• **The task**
Extend the text on Carnot's high-efficiency, multi-fuel alternative to diesel engines, starting right after its final sentence.

• **Selection**
☆ ☆ ☆ ☆ ☆
The Challenge: How to replace the Diesel Engine?

At Carnot we are taking on the biggest challenge of our age; decarbonizing heavy-duty power and how to replace diesel engines. 

Hard-to-abate sectors — from shipping to long-haul road transport to remote power generation — face the biggest challenge in reaching net zero. Traditional internal combustion engine and especially diesel engines, waste much of their fuel energy as heat, and many cannot operate effectively on next-generation low-carbon fuels like hydrogen or ammonia.

Decarbonizing heavy-duty power requires technology that combines exceptional fuel efficiency with full fuel flexibility, without compromising on performance, reliability, or cost-effectiveness.

Carnot Engines – The World’s most efficient, multi-fuel engine

At Carnot Engines, we are developing the world’s most efficient engines. Conventional engines operate around 35% efficiency, where a Carnot Engine can operate at over 70% break thermal efficiency. By doubling fuel efficient, we half fuel consumption, delivering enormous cost savings to our customers.

A Carnot Engine can also work on any fuel, and switch anytime. A Carnot Engine can run on:

  • Hydrogen
  • Ammonia
  • Methanol
  • HVO/Biofuels
  • Biogas
  • LNG
  • Diesel

Our design targets >70% brake thermal efficiency — more than double the efficiency of many conventional diesel engines. By operating at higher temperatures and eliminating most cooling losses, Carnot Engines aim to dramatically reduce fuel consumption and slash greenhouse gas emissions across the toughest sectors.
☆ ☆ ☆ ☆ ☆
• **Data segment**
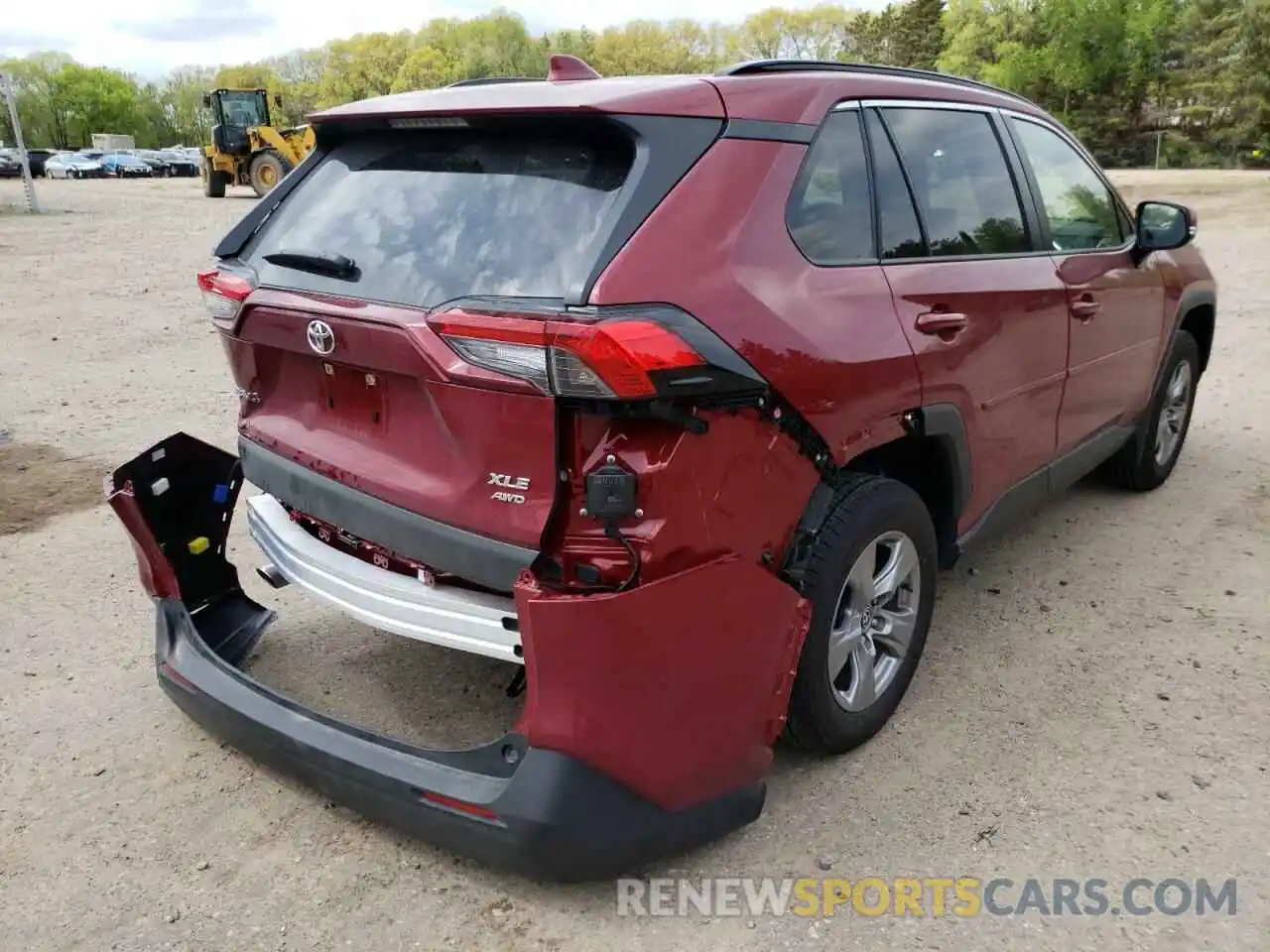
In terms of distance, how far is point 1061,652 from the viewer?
☆ ☆ ☆ ☆ ☆
• **Right answer**
Applications Across Multiple Sectors

Our technology is built for the hardest jobs in the most demanding environments:

  • Maritime power — main propulsion and auxiliary power units (APUs) for ships

  • Heavy-duty road transport — trucks, buses, and specialist vehicles

  • Off-grid and industrial power generation — remote mining, construction, and backup systems

These sectors demand high reliability, long service life, and global maintainability — our engines are being engineered to meet or exceed these benchmarks.

Driving Maritime Decarbonization

Shipping accounts for nearly 3% of global CO₂ emissions, and international regulations are tightening fast. Carnot Engines is working with leading shipping companies to demonstrate hydrogen and ammonia-fuelled engines in real-world maritime environments.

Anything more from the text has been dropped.